You are asked to visualize the number of deaths per day from COVID-19 in a country, across 2020-2023. Which techniques from this chapter apply, and why?

Guidance

(1) **Rolling mean** to smooth reporting noise (weekends had low reporting, producing a weekly cycle). (2) **Annotations** for lockdowns, vaccine rollouts, variant emergence. (3) **Log scale** for the exponential growth phases. (4) **Range slider** in Plotly if the chart is interactive, so readers can zoom into specific waves. (5) **Faceting by region** if the country has sub-national variation. (6) **Forecast visualization** if the chart includes projection. Avoid dual-axis (deaths + cases), non-zero baselines for area charts, and aggressive smoothing that hides individual wave peaks.

C.3 ★★★ | Create

Build a sparkline-style chart inline with a short text summary: "Revenue ↗ $1.2M (up 15%) [sparkline]".

Guidance

Use matplotlib's `figsize=(1.5, 0.3)`, remove axes and spines, and place the chart next to text in a larger figure or an HTML document. The sparkline function from Section 25.8 is reusable: call it with your data and embed the result.

C.4 ★★★ | Evaluate

The chapter argues that time series charts often need multiple visualizations at different scales. When is this overkill?
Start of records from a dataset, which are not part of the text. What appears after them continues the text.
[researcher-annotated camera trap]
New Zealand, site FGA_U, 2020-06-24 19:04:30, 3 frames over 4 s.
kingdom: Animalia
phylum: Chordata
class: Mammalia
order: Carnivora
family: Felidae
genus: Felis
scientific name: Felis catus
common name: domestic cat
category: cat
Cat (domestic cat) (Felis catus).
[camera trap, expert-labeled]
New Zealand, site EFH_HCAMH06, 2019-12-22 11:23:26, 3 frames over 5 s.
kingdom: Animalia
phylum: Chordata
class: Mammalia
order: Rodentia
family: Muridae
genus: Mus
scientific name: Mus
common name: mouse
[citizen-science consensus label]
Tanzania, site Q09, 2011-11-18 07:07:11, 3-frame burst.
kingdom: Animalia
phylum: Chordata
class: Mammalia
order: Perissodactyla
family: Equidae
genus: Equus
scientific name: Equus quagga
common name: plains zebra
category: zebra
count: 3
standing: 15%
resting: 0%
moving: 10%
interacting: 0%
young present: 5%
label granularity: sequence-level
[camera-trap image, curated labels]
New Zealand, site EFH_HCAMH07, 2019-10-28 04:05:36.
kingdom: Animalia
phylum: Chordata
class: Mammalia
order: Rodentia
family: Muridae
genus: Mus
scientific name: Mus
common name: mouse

Can you think of scenarios where one chart is enough?

Guidance

One chart is enough when: (1) the audience has a single specific question ("how did sales do this quarter?"), (2) the time span is short (days or weeks, not years), (3) there is no seasonality to disentangle, (4) there are no anomalies worth highlighting. In these cases, a single well-designed line chart does the job. The multi-panel approach is for exploratory or comprehensive analysis where the analyst wants to understand the series fully. For a simple operational dashboard, a single chart is usually better than four.

These exercises exercise the main time series visualization techniques. Chapter 26 introduces text and NLP visualization.